Los próximos cinco días fueron una vorágine. Tomando como modelo los juegos florales, los jóvenes fueron divididos en seis equipos bajo el patrocinio de distintos santos: San Carlo Acutis, Santa Anna Wang, San Justo Takayama, Santa Juana de Arco, Beata Chiara Luce Badano y San Jose Sánchez del Río.  Se explicó qué significaba “Ite ad Ioseph”, el lema del evento, y el papel importante que tiene San José no sólo en la Iglesia, sino también las gracias que él concede a aquellos que confían en él. Diariamente se daban charlas formativas acerca de una generación juvenil e heroica y de las virtudes, competencias deportivas intensas y actividades e juegos recreativos. Los equipos componían hinchadas e himnos en honor de sus santos patronos, cantándolas durante las competencias y haciendo un santo lío. También los jóvenes hicieron estandartes de sus santos respectivos, un breve resumen de la vida de su santo y el estandarte, lo cual lo presentaron al jurado, que era el equipo San José, compuesto por dos hermanas.

Campamento de Jovenes 2021 Misión Phoenix, AZ

Todos los días tuvimos el sacrificio de la Santa Misa, oraciones de la mañana y noche, el rezo del Rosario en procesión, Adoración Eucarística, confesiones y buenas noches. Se había armado una carpa donde estaba el Santísimo Sacramento, dando oportunidad a los jóvenes y voluntarios para pasar unos momentos de compañía con Cristo Sacramentado. También fue gratificante escuchar a los jóvenes decir que estaban disfrutando el campamento y querían regresar el siguiente año. Otros dijeron que les gustó compartir y aprender de sus compañeros de equipo, ayudando y animando unos a otros. Muchos aprovecharon de las confesiones y de la recepción de la Eucaristía, además de aprender acerca del santo de sus equipos y ser edificados por su vida. Por lo tanto, contamos con tales oportunidades y otras tantas para que la gracia de Dios obre en estas almas encomendadas a nuestro cuidado.

Campamento de Jovenes 2021 Misión Phoenix, AZ

El último día, después del celebrar la Santa Misa con más solemnidad y dando gracias a Dios por todos los frutos recibidos y por los frutos de venir, se anunció con mucho entusiasmo el equipo ganador y se repartieron los premios a cada equipo (¡una caja llena de dulces y papitas!). Se cantó a los gritos el himno del evento “¡Ite ad Ioseph!” y luego de empacar las cosas, salimos de regreso a Phoenix donde nos recibieron en la parroquia los papás y familiares de los jóvenes, que nos esperaban con flores y globos.

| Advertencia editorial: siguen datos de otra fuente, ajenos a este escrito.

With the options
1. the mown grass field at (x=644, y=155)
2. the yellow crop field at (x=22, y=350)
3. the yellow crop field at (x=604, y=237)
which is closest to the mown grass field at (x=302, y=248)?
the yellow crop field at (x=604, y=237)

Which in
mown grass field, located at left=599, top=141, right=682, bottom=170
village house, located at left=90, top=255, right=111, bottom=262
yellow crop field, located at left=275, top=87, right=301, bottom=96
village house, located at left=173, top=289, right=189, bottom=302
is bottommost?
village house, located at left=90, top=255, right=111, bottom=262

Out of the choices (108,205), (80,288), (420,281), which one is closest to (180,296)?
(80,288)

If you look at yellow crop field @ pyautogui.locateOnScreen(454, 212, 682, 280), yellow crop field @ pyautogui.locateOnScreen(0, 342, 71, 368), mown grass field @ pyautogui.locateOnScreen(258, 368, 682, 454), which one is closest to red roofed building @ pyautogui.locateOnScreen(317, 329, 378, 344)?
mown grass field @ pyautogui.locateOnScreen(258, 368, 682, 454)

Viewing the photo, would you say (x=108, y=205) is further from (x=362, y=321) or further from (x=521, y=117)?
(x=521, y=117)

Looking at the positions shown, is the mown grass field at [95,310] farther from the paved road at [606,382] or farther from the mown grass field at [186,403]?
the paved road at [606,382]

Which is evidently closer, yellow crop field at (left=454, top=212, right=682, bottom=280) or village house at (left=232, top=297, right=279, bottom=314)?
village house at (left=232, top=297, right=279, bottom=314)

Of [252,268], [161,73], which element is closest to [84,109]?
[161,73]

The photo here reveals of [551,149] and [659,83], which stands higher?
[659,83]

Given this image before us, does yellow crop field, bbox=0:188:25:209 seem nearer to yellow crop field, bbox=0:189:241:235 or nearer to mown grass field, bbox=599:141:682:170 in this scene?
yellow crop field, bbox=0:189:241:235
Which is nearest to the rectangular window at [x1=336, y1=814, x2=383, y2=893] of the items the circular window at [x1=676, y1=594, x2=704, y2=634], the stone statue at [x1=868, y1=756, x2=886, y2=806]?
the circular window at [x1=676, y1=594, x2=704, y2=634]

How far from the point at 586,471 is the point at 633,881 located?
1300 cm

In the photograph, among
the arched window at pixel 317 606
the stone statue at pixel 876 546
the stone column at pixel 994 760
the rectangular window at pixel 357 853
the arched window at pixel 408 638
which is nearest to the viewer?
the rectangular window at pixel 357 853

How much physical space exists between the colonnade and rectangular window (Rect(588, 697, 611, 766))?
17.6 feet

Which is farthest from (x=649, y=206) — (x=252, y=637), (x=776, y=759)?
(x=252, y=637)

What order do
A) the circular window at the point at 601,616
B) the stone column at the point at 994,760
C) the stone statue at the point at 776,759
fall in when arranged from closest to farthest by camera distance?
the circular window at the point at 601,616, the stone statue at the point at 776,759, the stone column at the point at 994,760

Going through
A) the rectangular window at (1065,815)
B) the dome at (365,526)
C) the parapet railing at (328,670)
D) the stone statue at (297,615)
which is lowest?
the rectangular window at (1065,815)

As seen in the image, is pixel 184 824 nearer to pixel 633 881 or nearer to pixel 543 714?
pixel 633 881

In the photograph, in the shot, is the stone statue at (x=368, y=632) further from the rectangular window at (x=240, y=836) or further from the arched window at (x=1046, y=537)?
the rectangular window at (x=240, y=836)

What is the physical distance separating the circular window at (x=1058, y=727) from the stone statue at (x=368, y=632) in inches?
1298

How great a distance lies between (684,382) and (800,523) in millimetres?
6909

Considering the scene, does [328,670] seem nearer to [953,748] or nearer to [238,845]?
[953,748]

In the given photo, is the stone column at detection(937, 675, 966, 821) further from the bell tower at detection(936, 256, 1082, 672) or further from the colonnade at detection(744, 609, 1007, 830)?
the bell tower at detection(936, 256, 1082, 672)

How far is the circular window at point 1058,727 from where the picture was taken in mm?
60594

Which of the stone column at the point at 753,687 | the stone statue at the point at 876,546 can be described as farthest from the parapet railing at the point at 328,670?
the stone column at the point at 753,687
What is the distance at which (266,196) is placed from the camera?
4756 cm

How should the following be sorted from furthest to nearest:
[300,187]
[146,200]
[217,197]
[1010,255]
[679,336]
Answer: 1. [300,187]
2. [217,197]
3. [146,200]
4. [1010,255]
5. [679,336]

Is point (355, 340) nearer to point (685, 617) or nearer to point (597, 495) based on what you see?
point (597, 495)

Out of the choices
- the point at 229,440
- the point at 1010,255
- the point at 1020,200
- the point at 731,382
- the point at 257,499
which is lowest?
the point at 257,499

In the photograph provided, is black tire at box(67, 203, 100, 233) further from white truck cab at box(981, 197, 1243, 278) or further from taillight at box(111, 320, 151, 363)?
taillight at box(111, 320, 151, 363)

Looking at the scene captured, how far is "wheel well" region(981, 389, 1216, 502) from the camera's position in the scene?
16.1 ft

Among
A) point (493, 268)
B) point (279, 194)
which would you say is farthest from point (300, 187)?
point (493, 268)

Campamento de Jovenes 2021 Misión Phoenix, AZ

Damos gracias a Dios por este campamento y por la oportunidad de trabajar con estos jóvenes. De modo particular menciono a nuestros voluntarios y miembros de la Tercera Orden. Estos laicos sacrificaron su tiempo y algunos sacrificaron incluso sus propias vacaciones para llevar a cabo esta realidad, ¡y qué realidad más hermosa este campamento! Ayudaron como “chaperones”, equipos de cocina, limpieza, deporte, audio y hasta seguridad. Una de las hermanas estaba agradeciendo uno de los hombres de seguridad, quienes tomaban turnos de vigilancia en la noche y continuaban en su oficio durante el día. El hombre le contestó: “Hermana, ustedes [los religiosos] hacen esto todas sus vidas, mientras nosotros lo hacemos sólo por cinco días.”

Pedimos a la Virgen de Lujan, Madre nuestra, que nos enseñe dar una entrega más generosa y completa de nosotros mismos en esta gran obra de salvación de las almas, y cómo mejor amar a su Hijo Jesucristo, el Verbo Encarnado.